WHAT YOU HAVE TO DO:
Copy the rows from the line containing "In the view" to the line containing "24.3 metres", keeping both of those lines.

DATA SUPPLIED:
# # # # # # #
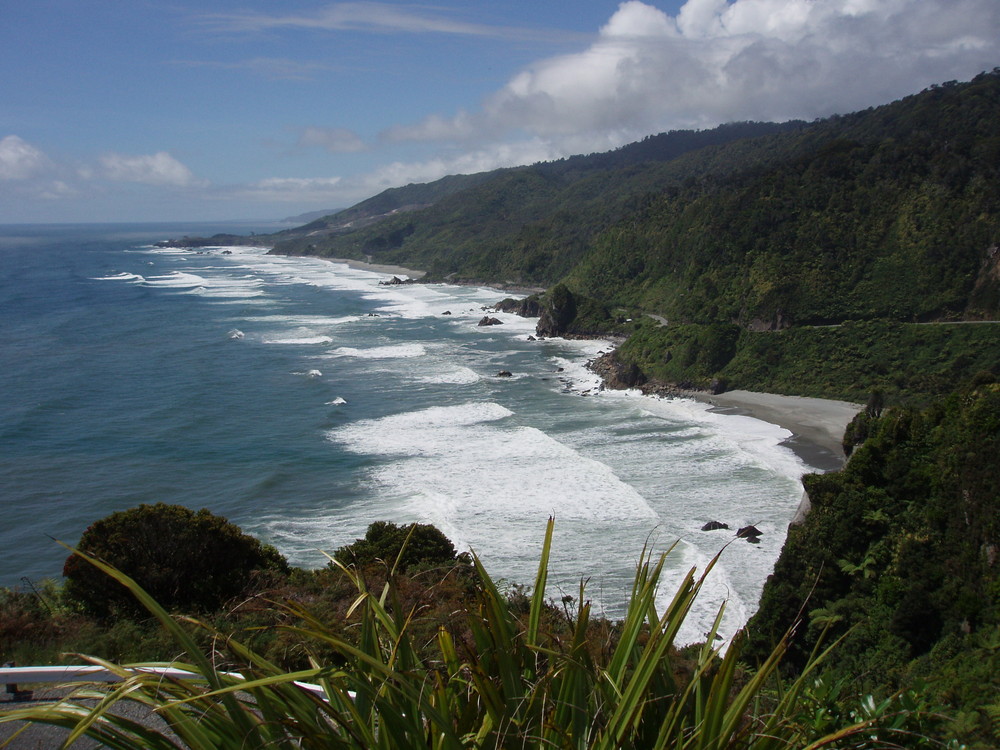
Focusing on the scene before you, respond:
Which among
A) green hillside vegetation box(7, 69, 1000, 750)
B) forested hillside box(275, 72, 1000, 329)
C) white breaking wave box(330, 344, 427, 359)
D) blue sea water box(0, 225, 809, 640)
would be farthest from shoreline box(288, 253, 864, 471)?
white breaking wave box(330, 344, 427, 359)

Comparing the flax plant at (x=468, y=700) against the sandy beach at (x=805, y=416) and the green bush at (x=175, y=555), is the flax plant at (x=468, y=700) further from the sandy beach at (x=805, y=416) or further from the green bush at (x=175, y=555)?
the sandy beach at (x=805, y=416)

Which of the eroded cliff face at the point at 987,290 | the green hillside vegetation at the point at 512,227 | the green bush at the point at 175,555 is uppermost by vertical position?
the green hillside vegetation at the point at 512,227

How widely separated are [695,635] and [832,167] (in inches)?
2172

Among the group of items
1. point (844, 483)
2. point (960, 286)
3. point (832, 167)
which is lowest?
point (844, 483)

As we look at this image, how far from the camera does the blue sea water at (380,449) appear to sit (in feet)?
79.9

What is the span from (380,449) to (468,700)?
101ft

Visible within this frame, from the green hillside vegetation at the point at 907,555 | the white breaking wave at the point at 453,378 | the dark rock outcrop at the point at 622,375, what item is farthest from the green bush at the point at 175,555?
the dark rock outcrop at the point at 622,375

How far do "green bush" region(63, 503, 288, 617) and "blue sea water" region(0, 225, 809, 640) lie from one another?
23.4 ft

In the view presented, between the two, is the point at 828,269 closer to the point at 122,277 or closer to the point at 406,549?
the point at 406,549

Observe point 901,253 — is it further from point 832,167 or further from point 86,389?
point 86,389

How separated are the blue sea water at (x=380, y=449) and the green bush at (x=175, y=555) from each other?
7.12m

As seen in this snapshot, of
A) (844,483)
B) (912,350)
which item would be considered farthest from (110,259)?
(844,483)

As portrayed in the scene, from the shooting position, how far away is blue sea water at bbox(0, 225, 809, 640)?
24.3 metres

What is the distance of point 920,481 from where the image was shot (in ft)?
# # # # # # #
OUTPUT OF THE TASK:
In the view presented, between the two, is the point at 828,269 closer to the point at 122,277 or closer to the point at 406,549?
the point at 406,549

Observe point 901,253 — is it further from point 832,167 or further from point 86,389?
point 86,389

How separated are the blue sea water at (x=380, y=449) and the green bush at (x=175, y=555) from each other?
7.12m

As seen in this snapshot, of
A) (844,483)
B) (912,350)
which item would be considered farthest from (110,259)?
(844,483)

As portrayed in the scene, from the shooting position, how far away is blue sea water at bbox(0, 225, 809, 640)?
24.3 metres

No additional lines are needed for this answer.